Browsers don't have the power or the speed to run the most demanding loads that Photoshop require (especially without using more memory than needed)
At some point you really need to manipulate image data (from/to disk) in weird ways that's just not possible in a browser
Try opening a .jpg file that's bigger than available memory in PS and see how that goes (harder now as memory is not so constrained) as opposed to other softwares
This is not even true in the classical JavaScript world. A 10 year old tiling image viewer (think of any map viewer) proves the opposite.
Given we have WebAssembly and friends nowadays, you can think of the browser as a X86 VM host if you whish, with similar limitations (= no relevant limitations for running PS).
You can't really load giga bytes of data in a web page without that page dying. The issue isn't really what Javascript can or cannot do (though speed is obviously a concern). Even if you manage to stream the data somehow you still need to persist it locally, and I'm pretty sure no browser allows that kind of quota.
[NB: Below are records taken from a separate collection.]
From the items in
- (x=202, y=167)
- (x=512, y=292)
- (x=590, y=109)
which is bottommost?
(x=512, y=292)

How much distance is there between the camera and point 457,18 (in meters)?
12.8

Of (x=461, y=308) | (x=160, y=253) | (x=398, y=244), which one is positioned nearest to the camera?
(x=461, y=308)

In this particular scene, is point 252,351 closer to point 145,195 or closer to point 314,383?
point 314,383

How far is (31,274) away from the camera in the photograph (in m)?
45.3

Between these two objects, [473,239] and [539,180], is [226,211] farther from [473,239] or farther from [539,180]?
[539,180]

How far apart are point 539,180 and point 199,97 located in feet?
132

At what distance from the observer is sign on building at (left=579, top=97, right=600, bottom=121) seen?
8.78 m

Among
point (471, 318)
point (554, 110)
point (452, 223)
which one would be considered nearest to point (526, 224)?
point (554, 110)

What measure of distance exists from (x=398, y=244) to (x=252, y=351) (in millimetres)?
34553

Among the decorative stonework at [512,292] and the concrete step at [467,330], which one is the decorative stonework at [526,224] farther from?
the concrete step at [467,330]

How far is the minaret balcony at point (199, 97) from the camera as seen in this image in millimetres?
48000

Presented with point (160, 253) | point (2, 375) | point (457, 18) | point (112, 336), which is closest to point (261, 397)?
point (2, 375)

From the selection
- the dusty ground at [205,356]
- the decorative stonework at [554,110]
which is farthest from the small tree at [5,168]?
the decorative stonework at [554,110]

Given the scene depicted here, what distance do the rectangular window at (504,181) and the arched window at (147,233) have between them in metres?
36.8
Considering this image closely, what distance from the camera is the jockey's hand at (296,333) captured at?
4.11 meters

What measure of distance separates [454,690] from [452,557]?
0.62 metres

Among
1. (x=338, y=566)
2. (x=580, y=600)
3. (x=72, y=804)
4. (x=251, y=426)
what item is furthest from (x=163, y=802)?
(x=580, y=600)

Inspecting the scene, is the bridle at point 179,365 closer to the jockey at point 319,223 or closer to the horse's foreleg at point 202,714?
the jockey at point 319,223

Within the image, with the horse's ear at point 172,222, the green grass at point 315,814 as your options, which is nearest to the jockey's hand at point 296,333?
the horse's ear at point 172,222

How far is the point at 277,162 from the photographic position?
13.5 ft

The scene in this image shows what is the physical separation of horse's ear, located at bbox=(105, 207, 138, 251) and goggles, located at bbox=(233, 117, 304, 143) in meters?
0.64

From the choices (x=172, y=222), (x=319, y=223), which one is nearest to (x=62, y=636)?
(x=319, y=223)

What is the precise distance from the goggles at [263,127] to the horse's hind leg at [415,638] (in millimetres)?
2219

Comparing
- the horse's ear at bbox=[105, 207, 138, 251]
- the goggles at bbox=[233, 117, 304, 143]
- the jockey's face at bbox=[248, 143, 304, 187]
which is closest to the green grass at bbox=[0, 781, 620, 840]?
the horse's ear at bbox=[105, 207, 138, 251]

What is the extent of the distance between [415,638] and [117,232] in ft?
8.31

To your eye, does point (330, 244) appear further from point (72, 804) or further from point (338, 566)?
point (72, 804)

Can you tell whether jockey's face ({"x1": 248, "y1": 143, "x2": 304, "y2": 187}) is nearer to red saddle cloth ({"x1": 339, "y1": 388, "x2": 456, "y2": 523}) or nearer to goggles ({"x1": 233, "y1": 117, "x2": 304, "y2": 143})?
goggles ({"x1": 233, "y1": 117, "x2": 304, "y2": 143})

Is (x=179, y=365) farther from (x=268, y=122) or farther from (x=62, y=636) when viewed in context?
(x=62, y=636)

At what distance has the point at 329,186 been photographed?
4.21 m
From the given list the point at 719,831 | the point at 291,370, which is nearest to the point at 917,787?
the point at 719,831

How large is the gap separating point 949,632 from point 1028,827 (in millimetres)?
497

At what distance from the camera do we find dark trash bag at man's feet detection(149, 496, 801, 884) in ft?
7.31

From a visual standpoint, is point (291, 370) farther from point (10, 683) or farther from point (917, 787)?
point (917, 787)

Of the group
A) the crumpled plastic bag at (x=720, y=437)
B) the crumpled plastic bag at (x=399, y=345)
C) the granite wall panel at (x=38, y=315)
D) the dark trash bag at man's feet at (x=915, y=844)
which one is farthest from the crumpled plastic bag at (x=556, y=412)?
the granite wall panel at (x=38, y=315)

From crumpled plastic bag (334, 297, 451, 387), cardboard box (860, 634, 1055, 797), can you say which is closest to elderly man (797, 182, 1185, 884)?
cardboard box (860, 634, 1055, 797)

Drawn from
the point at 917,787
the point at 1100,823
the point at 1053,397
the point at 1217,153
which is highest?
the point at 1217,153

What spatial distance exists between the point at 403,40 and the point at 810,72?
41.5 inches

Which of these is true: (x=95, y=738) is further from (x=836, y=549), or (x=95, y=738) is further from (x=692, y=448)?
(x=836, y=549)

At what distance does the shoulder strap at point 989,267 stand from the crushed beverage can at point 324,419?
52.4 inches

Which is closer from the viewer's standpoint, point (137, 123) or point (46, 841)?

Photoshop feature complete is not going to run in the browser soon.
If what you said was true we would already have late Xbox 360 and PS3 like games running in the browser...with acceptable performances on high end hardware, which is clearly not the case.
ex-Adobe engineer here - don't be disappointed, I think they'll do it soon.
I was working in the acrobat team till last month, and we were working on porting the Acrobat Reader to the web. When I left it was in the internal beta stage with minor UX tweaking work left. It is expected to be release very soon.
I think similar efforts may be (or will soon be) ongoing in other teams as well.
Interesting. Pretty great that Adobe didn't require a non disclosure of that type of information for a set time after leaving the company like most. Bravo for Adobe for allowing their ex employees freedom to talk about what they are working on.
Yes adobe is pretty open in that respect. Our team was also planning to present this in google io, but somehow that did not materalize and autodesk beat us to the punch by demoing something very similar!
What kind of advantage would this kind of information give to competition? If anything, it shows they're serious about the product, trying new strategies and so on.
There will be likely a WebAssembly-based port to browser as well like what AutoDesk demonstrated recently, with Web DRM locked garden for a change and without any GPU acceleration.